12. “It’s hard to live financially when you are too sick to work but not sick enough to get SSDI after years of working. I want to throw my hands up and try to go back to work but I physically can’t.”

13. “Hey, I’m still here, I might not have been around lately, but I still care and I miss you. I feel like you’ve forgotten me. Please, just talk to me.’”

14. “Every day is an absolute struggle just to appear normal, and then working and maintaining a life on top is exhausting. Every day I wake up more exhausted than when I went to bed. It gets slightly better at the end of the day. Then I struggle to sleep because of the pain. It’s like having a permanent hangover.”

15. “Family, friends and colleges. I am sick. I may not look sick. I may not act sick. You will see my laugh and smile and talk with you every day. But please remember that every day is a momentous struggle to be there for you in my life and work… Please think before saying I’m a bad friend or family member. Please think before saying I’m ‘always ill.’ Please think before questioning my days off work. I don’t do this on purpose. I didn’t choose this. But I choose to be happy.”

16. “I would rather talk about other things than my illness, how I am feeling, and what hurts today, what causes my illness to flare…. To get outside of myself for a while. I might be fragile, but I want to feel normal, even if it’s for a few seconds.”

17. “Please… do not tell me how tired you are after you went to the gym.
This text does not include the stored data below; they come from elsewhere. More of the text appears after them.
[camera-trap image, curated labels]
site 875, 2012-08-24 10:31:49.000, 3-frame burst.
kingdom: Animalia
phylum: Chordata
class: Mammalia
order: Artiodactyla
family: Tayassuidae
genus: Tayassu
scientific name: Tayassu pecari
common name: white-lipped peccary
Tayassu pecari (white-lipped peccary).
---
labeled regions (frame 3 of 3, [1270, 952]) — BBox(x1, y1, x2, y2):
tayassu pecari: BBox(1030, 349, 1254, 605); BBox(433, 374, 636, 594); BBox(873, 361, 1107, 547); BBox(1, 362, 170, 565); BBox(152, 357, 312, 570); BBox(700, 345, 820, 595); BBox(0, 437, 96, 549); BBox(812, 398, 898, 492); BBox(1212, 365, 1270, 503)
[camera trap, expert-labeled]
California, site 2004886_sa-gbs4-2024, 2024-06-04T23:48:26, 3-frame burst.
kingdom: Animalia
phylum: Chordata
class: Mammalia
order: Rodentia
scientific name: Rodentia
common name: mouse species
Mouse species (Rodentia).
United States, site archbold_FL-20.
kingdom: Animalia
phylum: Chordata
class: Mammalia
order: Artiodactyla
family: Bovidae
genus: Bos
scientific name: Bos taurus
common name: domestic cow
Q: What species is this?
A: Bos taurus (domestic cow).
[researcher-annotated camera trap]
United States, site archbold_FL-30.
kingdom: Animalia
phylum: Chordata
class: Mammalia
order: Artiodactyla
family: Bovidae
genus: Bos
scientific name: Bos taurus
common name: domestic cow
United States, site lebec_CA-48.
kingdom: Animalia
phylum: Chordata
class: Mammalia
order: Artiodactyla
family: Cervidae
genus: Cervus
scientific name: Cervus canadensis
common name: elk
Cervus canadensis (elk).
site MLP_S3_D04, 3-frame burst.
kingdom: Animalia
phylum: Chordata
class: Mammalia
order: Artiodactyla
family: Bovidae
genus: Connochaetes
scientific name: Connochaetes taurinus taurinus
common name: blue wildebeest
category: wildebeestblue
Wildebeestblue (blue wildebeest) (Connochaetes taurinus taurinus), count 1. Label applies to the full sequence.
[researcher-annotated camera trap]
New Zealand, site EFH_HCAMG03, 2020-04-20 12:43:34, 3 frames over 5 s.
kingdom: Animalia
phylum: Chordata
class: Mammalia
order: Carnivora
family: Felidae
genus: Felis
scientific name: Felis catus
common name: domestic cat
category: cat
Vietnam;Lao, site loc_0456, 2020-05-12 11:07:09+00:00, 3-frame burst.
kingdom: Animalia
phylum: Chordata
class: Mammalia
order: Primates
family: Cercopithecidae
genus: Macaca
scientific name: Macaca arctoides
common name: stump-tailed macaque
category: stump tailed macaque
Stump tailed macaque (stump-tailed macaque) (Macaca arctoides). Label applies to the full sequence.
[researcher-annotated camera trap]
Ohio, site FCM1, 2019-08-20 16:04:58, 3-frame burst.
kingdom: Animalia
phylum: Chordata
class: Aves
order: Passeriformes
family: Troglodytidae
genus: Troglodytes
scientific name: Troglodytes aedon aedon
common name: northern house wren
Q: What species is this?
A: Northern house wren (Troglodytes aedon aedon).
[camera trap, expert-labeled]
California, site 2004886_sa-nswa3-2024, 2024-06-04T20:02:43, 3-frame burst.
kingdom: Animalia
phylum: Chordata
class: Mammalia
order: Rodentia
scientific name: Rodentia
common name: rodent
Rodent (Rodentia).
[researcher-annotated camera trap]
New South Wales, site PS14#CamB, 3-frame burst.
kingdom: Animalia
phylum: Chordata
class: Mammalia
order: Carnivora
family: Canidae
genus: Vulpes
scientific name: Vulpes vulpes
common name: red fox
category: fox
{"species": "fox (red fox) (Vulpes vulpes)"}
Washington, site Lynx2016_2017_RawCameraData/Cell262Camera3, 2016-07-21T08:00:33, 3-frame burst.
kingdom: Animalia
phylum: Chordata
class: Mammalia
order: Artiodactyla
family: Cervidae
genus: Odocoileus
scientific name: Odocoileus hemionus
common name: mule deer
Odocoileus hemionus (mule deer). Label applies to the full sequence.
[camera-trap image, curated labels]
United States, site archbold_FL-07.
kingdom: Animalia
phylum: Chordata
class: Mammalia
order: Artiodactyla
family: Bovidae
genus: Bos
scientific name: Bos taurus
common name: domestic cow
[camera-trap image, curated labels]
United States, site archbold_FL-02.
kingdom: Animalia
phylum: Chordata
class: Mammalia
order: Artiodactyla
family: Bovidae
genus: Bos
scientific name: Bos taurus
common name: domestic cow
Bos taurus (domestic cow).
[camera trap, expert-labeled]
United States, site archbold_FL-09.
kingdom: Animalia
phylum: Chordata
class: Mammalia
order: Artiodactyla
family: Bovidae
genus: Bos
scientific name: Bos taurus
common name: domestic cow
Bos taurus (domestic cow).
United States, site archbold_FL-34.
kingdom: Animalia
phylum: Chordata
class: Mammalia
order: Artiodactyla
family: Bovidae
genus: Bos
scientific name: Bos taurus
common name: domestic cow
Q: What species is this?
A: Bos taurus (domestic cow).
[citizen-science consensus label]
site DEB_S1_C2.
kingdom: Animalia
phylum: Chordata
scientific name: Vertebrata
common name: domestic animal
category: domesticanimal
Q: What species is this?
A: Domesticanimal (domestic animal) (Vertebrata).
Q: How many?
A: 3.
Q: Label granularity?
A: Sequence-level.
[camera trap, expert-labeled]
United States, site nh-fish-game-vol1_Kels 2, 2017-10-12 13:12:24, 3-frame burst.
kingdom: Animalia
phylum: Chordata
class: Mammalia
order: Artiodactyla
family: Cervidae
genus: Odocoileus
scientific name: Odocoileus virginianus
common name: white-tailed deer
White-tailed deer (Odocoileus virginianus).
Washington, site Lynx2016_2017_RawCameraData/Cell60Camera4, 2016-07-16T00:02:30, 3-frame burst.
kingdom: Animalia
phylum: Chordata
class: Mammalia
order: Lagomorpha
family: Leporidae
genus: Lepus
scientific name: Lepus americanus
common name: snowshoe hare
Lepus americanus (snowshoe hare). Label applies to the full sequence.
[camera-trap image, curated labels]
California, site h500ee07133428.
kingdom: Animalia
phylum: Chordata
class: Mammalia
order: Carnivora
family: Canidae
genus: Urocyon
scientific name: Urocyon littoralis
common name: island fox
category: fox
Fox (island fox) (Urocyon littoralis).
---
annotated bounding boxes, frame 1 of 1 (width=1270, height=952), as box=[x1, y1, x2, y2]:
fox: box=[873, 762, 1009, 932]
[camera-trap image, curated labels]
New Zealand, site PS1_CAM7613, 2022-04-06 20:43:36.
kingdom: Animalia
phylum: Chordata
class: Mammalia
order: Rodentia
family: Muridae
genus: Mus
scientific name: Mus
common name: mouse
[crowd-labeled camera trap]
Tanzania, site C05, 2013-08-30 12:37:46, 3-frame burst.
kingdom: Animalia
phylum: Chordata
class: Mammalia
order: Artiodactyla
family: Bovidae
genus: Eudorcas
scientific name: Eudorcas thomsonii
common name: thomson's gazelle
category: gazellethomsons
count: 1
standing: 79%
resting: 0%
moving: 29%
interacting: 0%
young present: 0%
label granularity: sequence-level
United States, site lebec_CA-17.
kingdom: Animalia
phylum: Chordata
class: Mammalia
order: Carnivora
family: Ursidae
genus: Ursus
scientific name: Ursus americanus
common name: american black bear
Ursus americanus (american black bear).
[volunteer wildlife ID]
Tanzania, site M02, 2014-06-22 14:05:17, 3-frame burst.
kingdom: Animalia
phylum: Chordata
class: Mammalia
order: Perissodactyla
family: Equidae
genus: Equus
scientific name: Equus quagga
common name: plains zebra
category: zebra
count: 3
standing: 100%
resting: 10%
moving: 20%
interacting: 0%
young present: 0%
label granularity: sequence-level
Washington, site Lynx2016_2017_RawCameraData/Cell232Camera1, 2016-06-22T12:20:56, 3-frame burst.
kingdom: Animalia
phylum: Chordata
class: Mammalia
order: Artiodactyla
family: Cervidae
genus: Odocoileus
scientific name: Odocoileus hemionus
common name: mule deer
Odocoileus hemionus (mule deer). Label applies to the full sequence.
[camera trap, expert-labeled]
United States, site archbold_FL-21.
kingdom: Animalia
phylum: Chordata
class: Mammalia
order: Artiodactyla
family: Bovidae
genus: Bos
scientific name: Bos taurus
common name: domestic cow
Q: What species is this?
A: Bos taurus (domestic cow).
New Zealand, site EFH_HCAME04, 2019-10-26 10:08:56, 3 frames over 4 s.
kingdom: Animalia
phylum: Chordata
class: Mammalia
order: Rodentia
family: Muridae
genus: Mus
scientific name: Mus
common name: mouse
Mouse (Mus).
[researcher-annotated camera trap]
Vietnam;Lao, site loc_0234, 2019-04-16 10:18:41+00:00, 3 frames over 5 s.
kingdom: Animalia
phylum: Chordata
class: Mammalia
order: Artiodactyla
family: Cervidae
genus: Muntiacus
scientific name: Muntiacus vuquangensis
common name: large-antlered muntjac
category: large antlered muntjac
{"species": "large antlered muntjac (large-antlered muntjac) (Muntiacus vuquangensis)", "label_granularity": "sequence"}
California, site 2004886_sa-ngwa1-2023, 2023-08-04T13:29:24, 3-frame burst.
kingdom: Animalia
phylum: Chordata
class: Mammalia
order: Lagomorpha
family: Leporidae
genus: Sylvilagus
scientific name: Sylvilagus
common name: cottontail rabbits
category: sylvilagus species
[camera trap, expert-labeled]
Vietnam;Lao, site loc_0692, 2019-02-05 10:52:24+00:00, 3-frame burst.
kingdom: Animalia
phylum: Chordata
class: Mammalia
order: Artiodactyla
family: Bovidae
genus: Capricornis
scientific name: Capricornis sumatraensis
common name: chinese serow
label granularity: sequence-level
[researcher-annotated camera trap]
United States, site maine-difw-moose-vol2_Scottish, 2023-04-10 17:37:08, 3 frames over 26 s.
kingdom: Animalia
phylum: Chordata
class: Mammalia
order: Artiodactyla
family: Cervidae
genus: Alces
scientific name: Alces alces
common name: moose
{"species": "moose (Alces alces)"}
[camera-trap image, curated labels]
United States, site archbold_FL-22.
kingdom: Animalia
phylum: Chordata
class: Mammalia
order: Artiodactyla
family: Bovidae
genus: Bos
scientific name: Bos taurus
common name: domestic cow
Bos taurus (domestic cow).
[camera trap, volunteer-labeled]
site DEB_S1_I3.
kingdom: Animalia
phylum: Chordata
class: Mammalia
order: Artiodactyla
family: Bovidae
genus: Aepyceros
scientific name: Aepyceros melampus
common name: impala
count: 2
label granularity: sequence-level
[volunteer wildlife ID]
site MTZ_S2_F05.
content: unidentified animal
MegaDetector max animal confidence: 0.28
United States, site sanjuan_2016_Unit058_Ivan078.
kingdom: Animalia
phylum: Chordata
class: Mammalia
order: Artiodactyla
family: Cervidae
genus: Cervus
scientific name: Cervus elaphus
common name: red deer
Please don’t tell me how your aunt, sister, grandma’s nephew twice removed has that but is not as tired as I am. You have absolutely no clue.”

18. “I lied to you today. I’m not OK. I’m not OK at all. I’m exhausted. I’m in so much pain, I can’t think. I just need you to see through my lies. I just need to tell you the truth, but I don’t. You ask, and I lie.”

19. “I sometimes resent people who complain about their temporary pain, and then I resent myself for not being as understanding. Chronic pain desensitizes you when it comes to a ‘normal’ person pain. Pain goes away — chronic pain never does. I wake up feeling the way you feel after pulling a muscle or running a few miles, and that is honestly the best I will feel all day.”